> WHAT YOU ARE ASKED TO DO
Write out each record below exactly, but not the pictures.

> MATERIALS PROVIDED

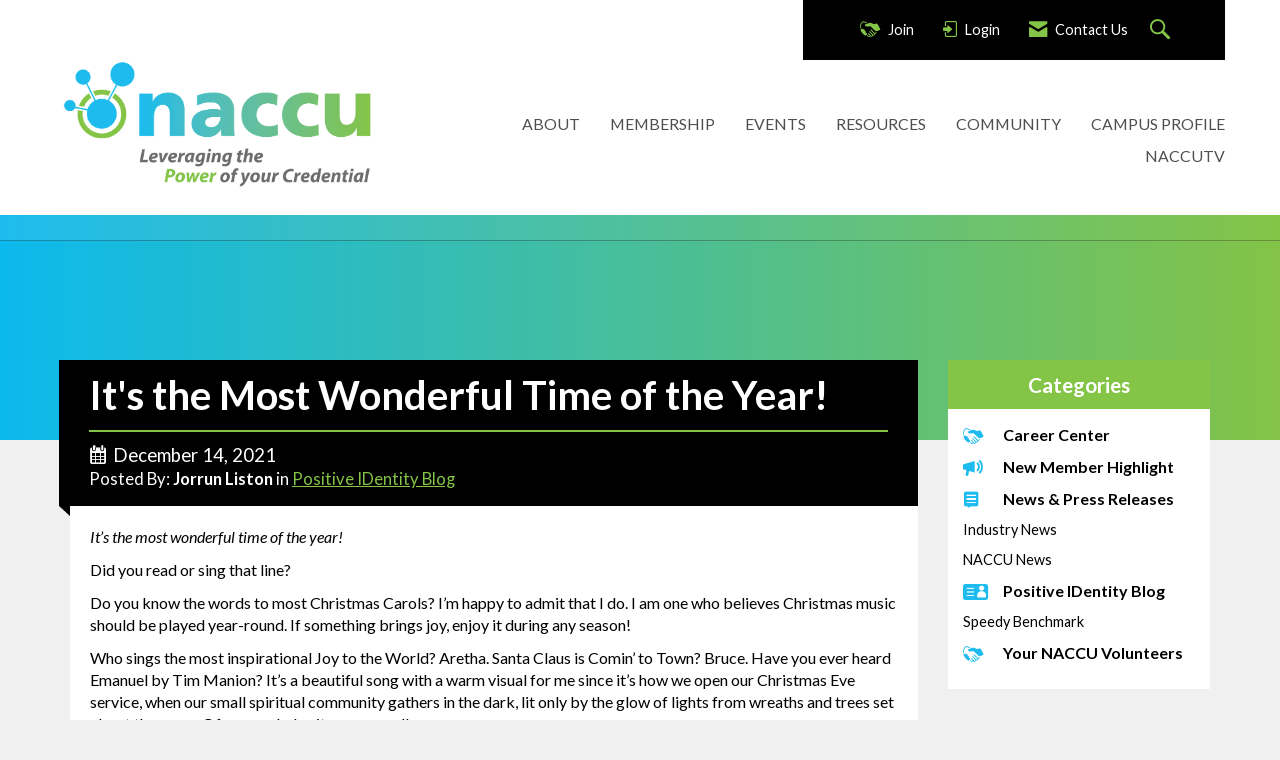

--- FILE ---
content_type: text/html; charset=utf-8
request_url: https://www.google.com/recaptcha/api2/aframe
body_size: 267
content:
<!DOCTYPE HTML><html><head><meta http-equiv="content-type" content="text/html; charset=UTF-8"></head><body><script nonce="NMahn4f4yp41BGwwJv7uHw">/** Anti-fraud and anti-abuse applications only. See google.com/recaptcha */ try{var clients={'sodar':'https://pagead2.googlesyndication.com/pagead/sodar?'};window.addEventListener("message",function(a){try{if(a.source===window.parent){var b=JSON.parse(a.data);var c=clients[b['id']];if(c){var d=document.createElement('img');d.src=c+b['params']+'&rc='+(localStorage.getItem("rc::a")?sessionStorage.getItem("rc::b"):"");window.document.body.appendChild(d);sessionStorage.setItem("rc::e",parseInt(sessionStorage.getItem("rc::e")||0)+1);localStorage.setItem("rc::h",'1768652633017');}}}catch(b){}});window.parent.postMessage("_grecaptcha_ready", "*");}catch(b){}</script></body></html>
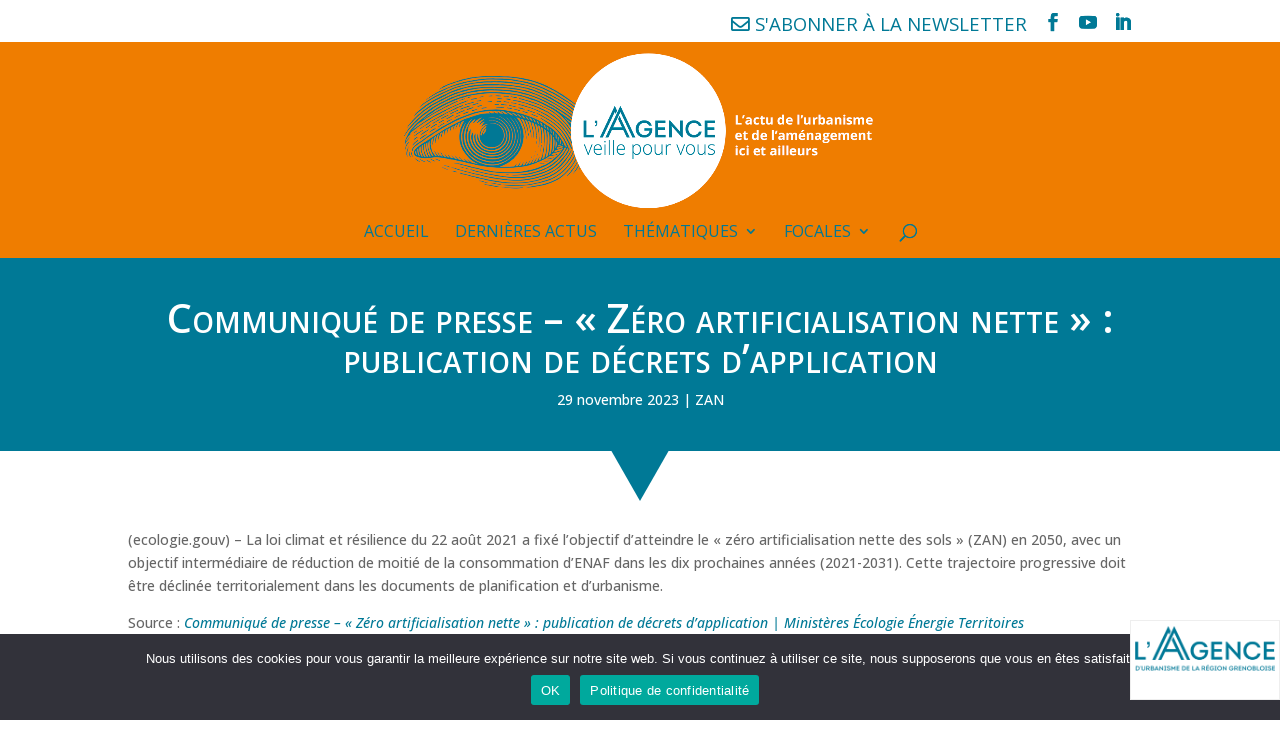

--- FILE ---
content_type: text/css
request_url: https://veille.aurg.fr/wp-content/themes/aurg-theme/style.css?ver=4.27.4
body_size: 1281
content:
/*
Theme Name: Divi Child Theme for AURG
Description: Theme enfant de Divi par Datayama
Author: Datayama
Author URI: https://www.divi-community.fr
Template: Divi
Version: 1
*/



/* 
** CENTRER DU CONTENU VERTICALEMENT 
** Voir tuto : https://www.divi-community.fr/snippets-divi/centrer-du-contenu-verticalement
*/

.dc-centrer-verticalement {
	display: flex;
	flex-direction: column;
	justify-content: center;
  	display: -webkit-box;
	display: -webkit-flex;
	display: -moz-box;
	display: -ms-flexbox;
	-webkit-box-orient: vertical;
	-webkit-box-direction: normal;
	-webkit-flex-direction: column;
	 -moz-box-orient: vertical;
	 -moz-box-direction: normal;
	  -ms-flex-direction: column;
	-webkit-box-pack: center;
	-webkit-justify-content: center;
	-moz-box-pack: center;
	-ms-flex-pack: center;
}


/*
** INVERSER LE SENS DES COLONNES SUR MOBILE
** Voir tuto : https://www.divi-community.fr/snippets-divi/inverser-ordre-des-colonnes-sur-mobile
*/

@media only screen and (max-width : 980px) {
	.dc-inverser-colonnes--section .dc-inverser-colonnes--ligne {
		display: -webkit-flex;
		display: -ms-flex;
		display: flex;
		-webkit-flex-direction: column-reverse;
		-ms-flex-direction: column-reverse;
		flex-direction: column-reverse;
	}
}

blockquote {
  font-size: 1.5em;
  font-style: italic;
  border-color: #2b8277;
}

/* blog grille*/
.article-card__content {
  padding: 10px 5px 10px !important;
}

/*Single post*/
.align-left{
  float:left;
  margin: 0 20px 20px 0;
}

.et_pb_post .entry-content {
  padding-top: 0;
}
/*
** MENU MOBILE : en pleine largeur et le hamburger devient une croix pour fermer
*/

.et_mobile_menu {
	margin-left: -30px;
	padding: 5%;
  width: calc( 100% + 60px);
  border-top: 2px solid #2b8277!important;
}
span.mobile_menu_bar:before {
  color: #2b8277!important;
}
.mobile_nav.opened .mobile_menu_bar:before {
  content: "\4d";
  color: #2b8277!important;
}


/* 
** AUGMENTER LA LARGEUR CHAMP RÉSULTAT CAPTCHA 
** Parfois, suivant la taille du texte, certains chiffres du résultat sont masqués
*/
.et_pb_contact_right p input {
	max-width: 50px;
}


/*
** METTRE EXPOSANTS ET INDICES À LA BONNE TAILLE
** Généralement, ils sont bien trop gros…
*/
sup, sub {
    font-size: 70%;
}

/*** Take out the divider line between content and sidebar ***/
#main-content .container:before {background: none;}
 
/*** Expand the content area to fullwidth ***/
@media (min-width: 981px){
  #left-area {
      width: 100%;
      padding: 23px 0px 0px !important;
      float: none !important;
  }
}

/* Remove line bottom header*/
header #main-header.et-fixed-header, #main-header{
	-webkit-box-shadow:none !important;
	-moz-box-shadow:none !important;
	box-shadow:none !important;
}

/* Remove newsletter social icon in footer*/
#main-footer .newsletter{
  display: none;
}

/*style newsletter social icon*/
.newsletter span{ 
  text-transform: uppercase;
  font-family: 'Open Sans',Helvetica,Arial,Lucida,sans-serif;
  display: inline;
}

/*style navigation-menu*/
#top-menu li li{
  line-height: 1.2em;
  padding: 0;
}
#top-menu li ul{
  padding: 10px 0;
}
#top-menu > li > a {
  padding-bottom: 20px !important;
}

> ANSWER SPACE
--- FILE ---
content_type: text/html; charset=utf-8
request_url: https://www.google.com/recaptcha/api2/aframe
body_size: 267
content:
<!DOCTYPE HTML><html><head><meta http-equiv="content-type" content="text/html; charset=UTF-8"></head><body><script nonce="NMahn4f4yp41BGwwJv7uHw">/** Anti-fraud and anti-abuse applications only. See google.com/recaptcha */ try{var clients={'sodar':'https://pagead2.googlesyndication.com/pagead/sodar?'};window.addEventListener("message",function(a){try{if(a.source===window.parent){var b=JSON.parse(a.data);var c=clients[b['id']];if(c){var d=document.createElement('img');d.src=c+b['params']+'&rc='+(localStorage.getItem("rc::a")?sessionStorage.getItem("rc::b"):"");window.document.body.appendChild(d);sessionStorage.setItem("rc::e",parseInt(sessionStorage.getItem("rc::e")||0)+1);localStorage.setItem("rc::h",'1768652633017');}}}catch(b){}});window.parent.postMessage("_grecaptcha_ready", "*");}catch(b){}</script></body></html>

--- FILE ---
content_type: text/css
request_url: https://veille.aurg.fr/wp-content/themes/aurg-theme/style.css?ver=4.27.4
body_size: 1281
content:
/*
Theme Name: Divi Child Theme for AURG
Description: Theme enfant de Divi par Datayama
Author: Datayama
Author URI: https://www.divi-community.fr
Template: Divi
Version: 1
*/



/* 
** CENTRER DU CONTENU VERTICALEMENT 
** Voir tuto : https://www.divi-community.fr/snippets-divi/centrer-du-contenu-verticalement
*/

.dc-centrer-verticalement {
	display: flex;
	flex-direction: column;
	justify-content: center;
  	display: -webkit-box;
	display: -webkit-flex;
	display: -moz-box;
	display: -ms-flexbox;
	-webkit-box-orient: vertical;
	-webkit-box-direction: normal;
	-webkit-flex-direction: column;
	 -moz-box-orient: vertical;
	 -moz-box-direction: normal;
	  -ms-flex-direction: column;
	-webkit-box-pack: center;
	-webkit-justify-content: center;
	-moz-box-pack: center;
	-ms-flex-pack: center;
}


/*
** INVERSER LE SENS DES COLONNES SUR MOBILE
** Voir tuto : https://www.divi-community.fr/snippets-divi/inverser-ordre-des-colonnes-sur-mobile
*/

@media only screen and (max-width : 980px) {
	.dc-inverser-colonnes--section .dc-inverser-colonnes--ligne {
		display: -webkit-flex;
		display: -ms-flex;
		display: flex;
		-webkit-flex-direction: column-reverse;
		-ms-flex-direction: column-reverse;
		flex-direction: column-reverse;
	}
}

blockquote {
  font-size: 1.5em;
  font-style: italic;
  border-color: #2b8277;
}

/* blog grille*/
.article-card__content {
  padding: 10px 5px 10px !important;
}

/*Single post*/
.align-left{
  float:left;
  margin: 0 20px 20px 0;
}

.et_pb_post .entry-content {
  padding-top: 0;
}
/*
** MENU MOBILE : en pleine largeur et le hamburger devient une croix pour fermer
*/

.et_mobile_menu {
	margin-left: -30px;
	padding: 5%;
  width: calc( 100% + 60px);
  border-top: 2px solid #2b8277!important;
}
span.mobile_menu_bar:before {
  color: #2b8277!important;
}
.mobile_nav.opened .mobile_menu_bar:before {
  content: "\4d";
  color: #2b8277!important;
}


/* 
** AUGMENTER LA LARGEUR CHAMP RÉSULTAT CAPTCHA 
** Parfois, suivant la taille du texte, certains chiffres du résultat sont masqués
*/
.et_pb_contact_right p input {
	max-width: 50px;
}


/*
** METTRE EXPOSANTS ET INDICES À LA BONNE TAILLE
** Généralement, ils sont bien trop gros…
*/
sup, sub {
    font-size: 70%;
}

/*** Take out the divider line between content and sidebar ***/
#main-content .container:before {background: none;}
 
/*** Expand the content area to fullwidth ***/
@media (min-width: 981px){
  #left-area {
      width: 100%;
      padding: 23px 0px 0px !important;
      float: none !important;
  }
}

/* Remove line bottom header*/
header #main-header.et-fixed-header, #main-header{
	-webkit-box-shadow:none !important;
	-moz-box-shadow:none !important;
	box-shadow:none !important;
}

/* Remove newsletter social icon in footer*/
#main-footer .newsletter{
  display: none;
}

/*style newsletter social icon*/
.newsletter span{ 
  text-transform: uppercase;
  font-family: 'Open Sans',Helvetica,Arial,Lucida,sans-serif;
  display: inline;
}

/*style navigation-menu*/
#top-menu li li{
  line-height: 1.2em;
  padding: 0;
}
#top-menu li ul{
  padding: 10px 0;
}
#top-menu > li > a {
  padding-bottom: 20px !important;
}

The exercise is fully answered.